No meio do azar, a sorte esteve presente pois o tempo que faltava para o fim da Meia já era curto e a vantagem que o Nuno tinha amealhado nas 47 voltas anteriores foi servindo de almofada. Assim, só o Joel  conseguiu recuperar acabando por vencer a Meia. O Nuno que estava a rodar consistentemente no segundo 18, depois de uma paragem de cerca de minuto e meio passou a rodar no segundo 22 ou 23, o que lhe permitiu manter o segundo lugar e partir na sexta posição da grelha para a Final. Passaram ainda o Carlos Sampaio e o José Viegas, sendo a principal vitima desta Meia o Zendas, que após um encontro imediato de primeiro grau, não conseguiu melhor do que a sexta posição…
 


E às 17h42m dá-se inicio à Grande Final.

Na primeira linha Gonçalo e Joel, seguidos do Tiago e do João, do Alexandre e do Nuno, a partilharem a terceira linha, do Silva e do Sampaio, e finalmente na ultima linha do Manuel Teixeira e do Viegas.
 
Levantada a bandeira o Gonçalo e o Joel partem normalmente mas o Tiago tem uma guinada para a direita que lança o pânico no pelotão, e em particular no João. O Nuno e o Alexandre conseguem passar pela esquerda com o Alexandre em vantagem até ao final da esquerda, local onde o Nuno consegue acelerar mais cedo e passar para terceiro.
No fim da descida o Joel alarga um bocadinho, o Nuno mete por dentro e passa para segundo. No fim da subida e quando se aproximava do gancho à esquerda o Gonçalo entra em pião, o Nuno passa para primeiro com a ajuda adicional do Joel e do Gonçalo ficarem envolvidos no gancho.
A partir daí a história da final ficou contada, com mais ou menos pormenores. No final uma vantagem de cinco voltas sobre o João, com o Joel a ter problemas com um disco de travões e a secar antes dos 30 minutos, mas a manter a terceira posição. O Alexandre terminou em quarto num fim de semana bastante positivo, logo seguido pelo Gonçalo que após vários episódios (chegou a ficar com o carro entalado debaixo dos separadores) termina em quinto. Seguiram-se o Sampaio, o Teixeira e o Silva, com este ultimo a ser vitima de uma activação do fail-safe que acabou por também prejudicar o Alexandre.

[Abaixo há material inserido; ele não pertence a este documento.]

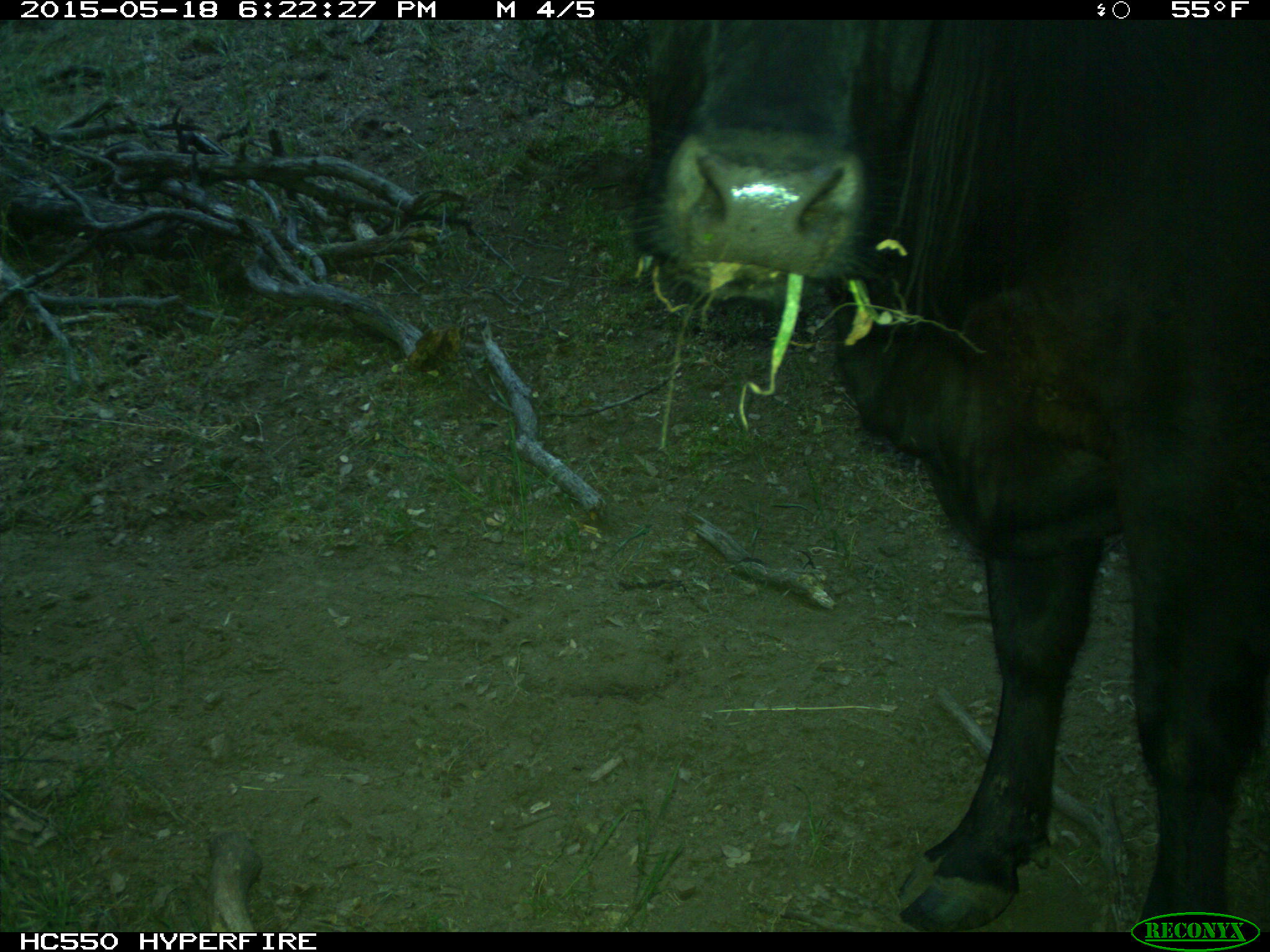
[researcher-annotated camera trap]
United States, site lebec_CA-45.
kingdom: Animalia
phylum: Chordata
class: Mammalia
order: Artiodactyla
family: Bovidae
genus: Bos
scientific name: Bos taurus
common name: domestic cow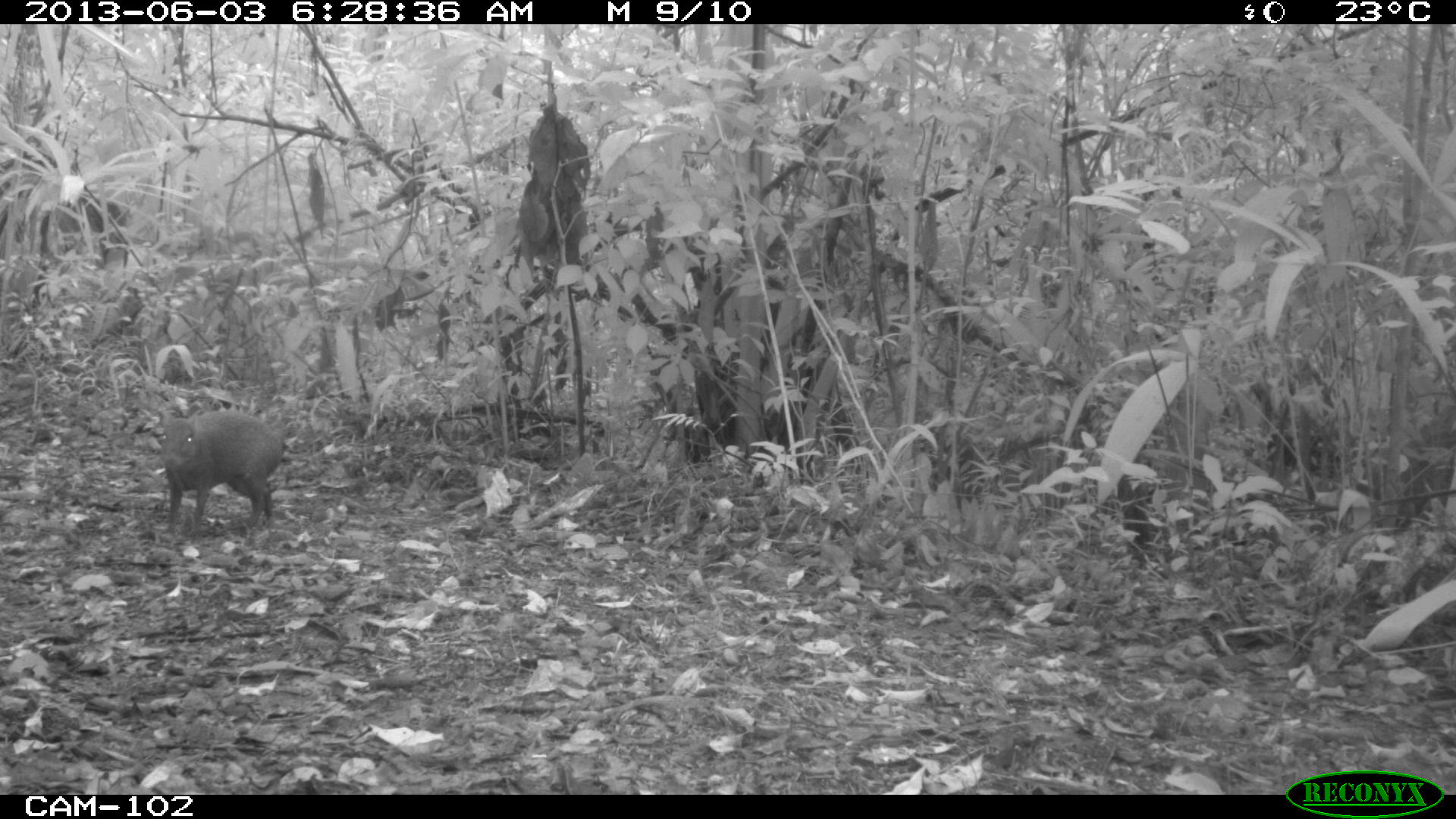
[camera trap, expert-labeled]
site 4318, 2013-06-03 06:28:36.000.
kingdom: Animalia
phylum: Chordata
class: Mammalia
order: Rodentia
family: Dasyproctidae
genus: Dasyprocta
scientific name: Dasyprocta punctata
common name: central american agouti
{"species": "Dasyprocta punctata (central american agouti)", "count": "1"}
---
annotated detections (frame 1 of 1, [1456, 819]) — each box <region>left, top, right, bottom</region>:
dasyprocta punctata: <region>152, 406, 289, 538</region>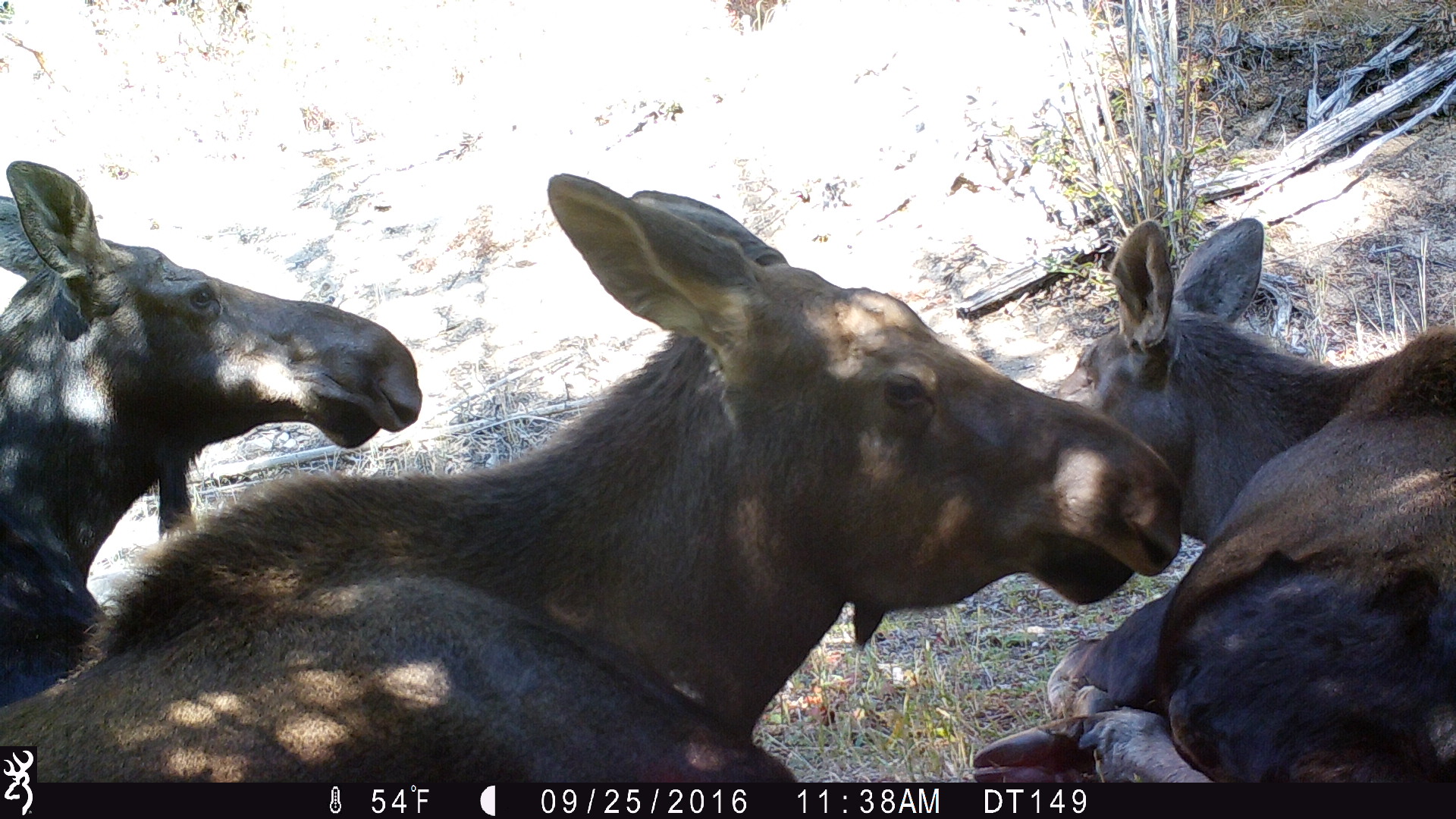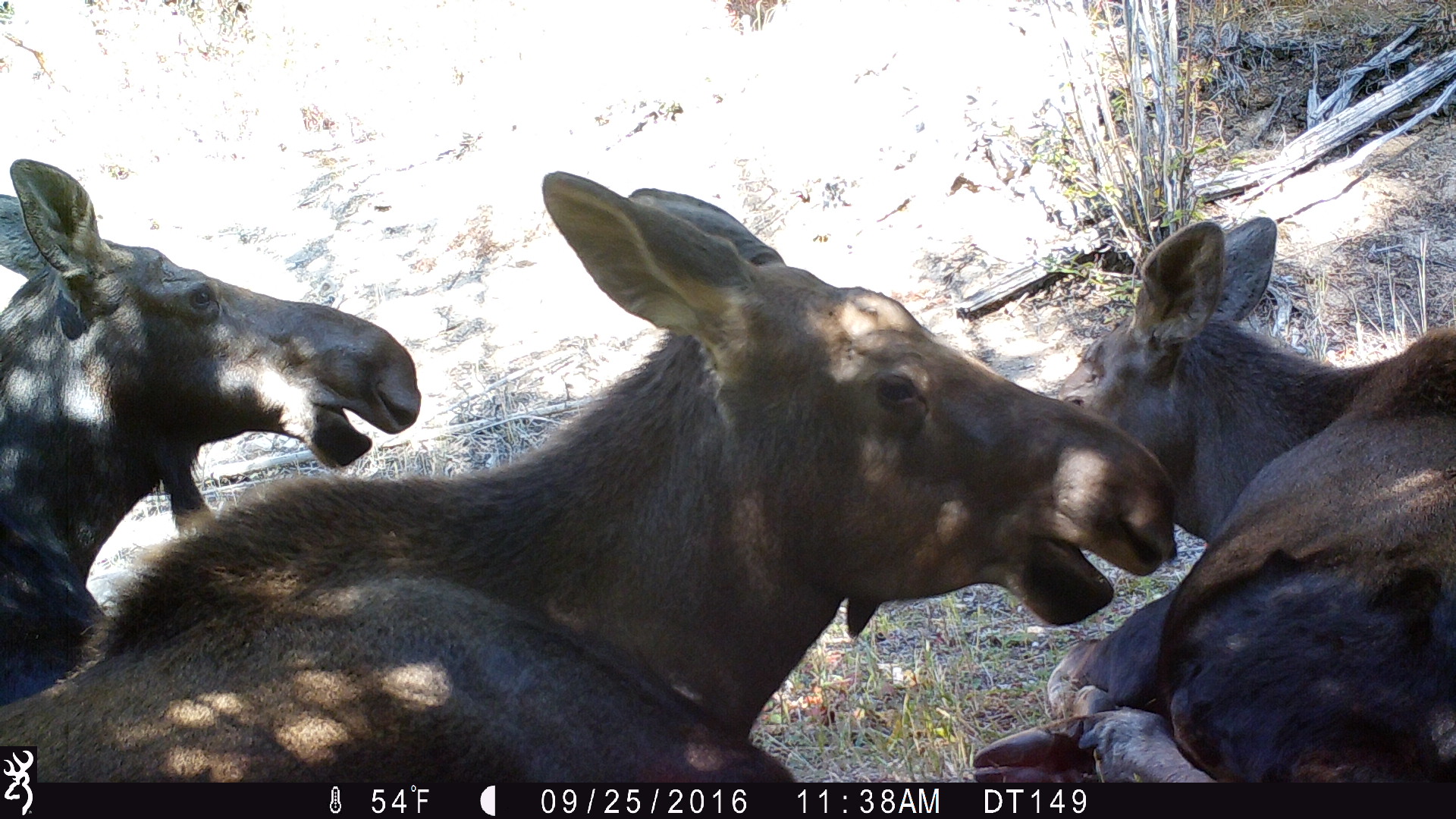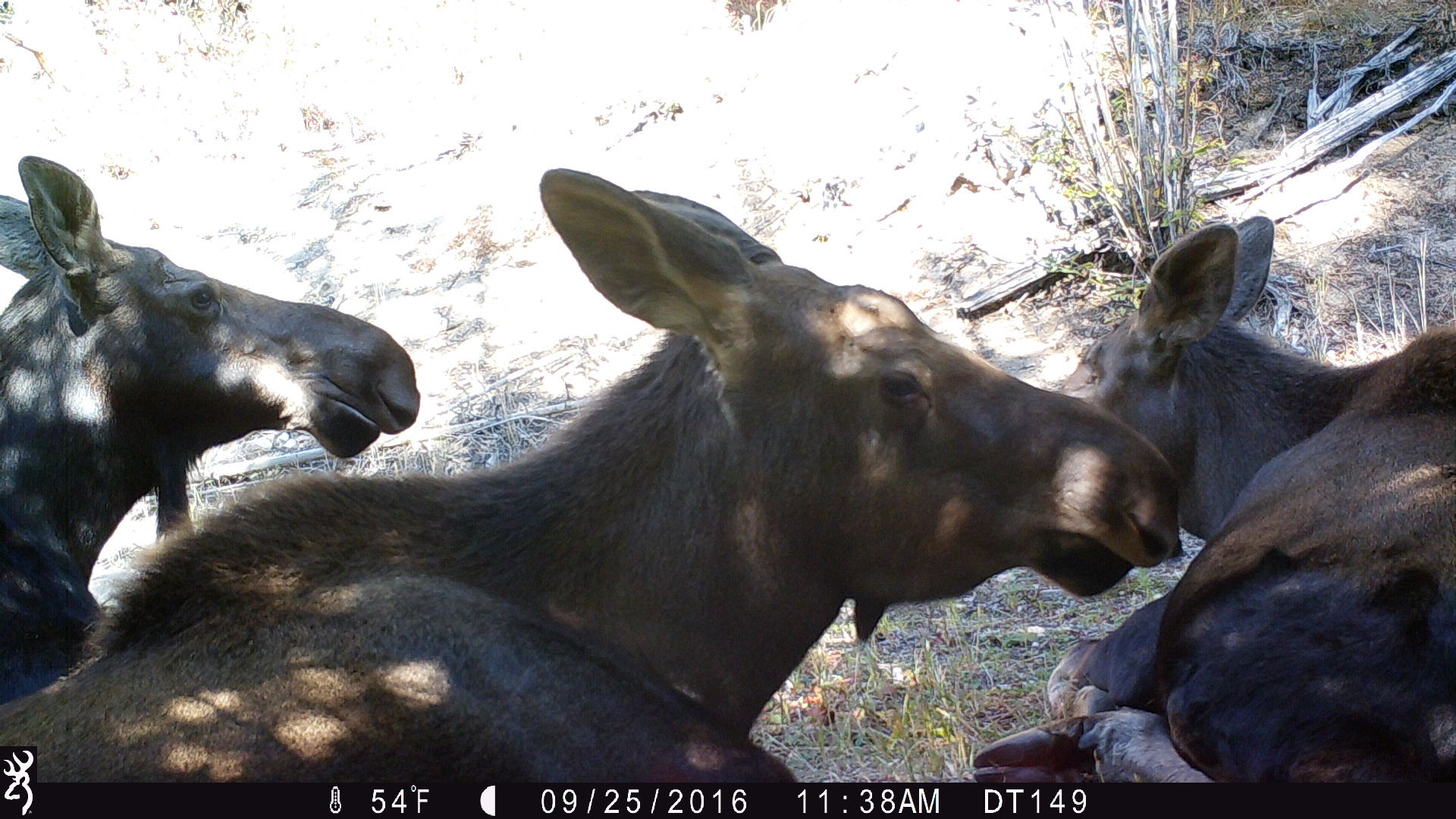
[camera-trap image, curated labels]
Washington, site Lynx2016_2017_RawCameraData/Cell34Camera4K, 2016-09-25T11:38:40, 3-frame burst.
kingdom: Animalia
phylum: Chordata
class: Mammalia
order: Artiodactyla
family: Cervidae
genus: Alces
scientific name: Alces alces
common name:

Na 9ª posição um muito azarado Tiago, e a terminar os dez primeiros o Viegas que só conseguiu efectuar  uma dúzia de voltas.

Em jeito de balanço final, foi uma prova extremamente positiva para o Nuno, que alargou a sua vantagem no comando do Nacional, embora essa vantagem seja de uns exíguos 12 pontos para o Joel.


 
A próxima do Nacional é em Vila Real (será que para lá do Marão mandam os que lá estão?), mas antes dessa ainda temos uma deslocação à difícil pista de Elechas em Santander. Aqui uma boa classificação seria extremamente importante para tentar manter o actual terceiro posto, o que a verificar-se seria sem qualquer dúvida excelente.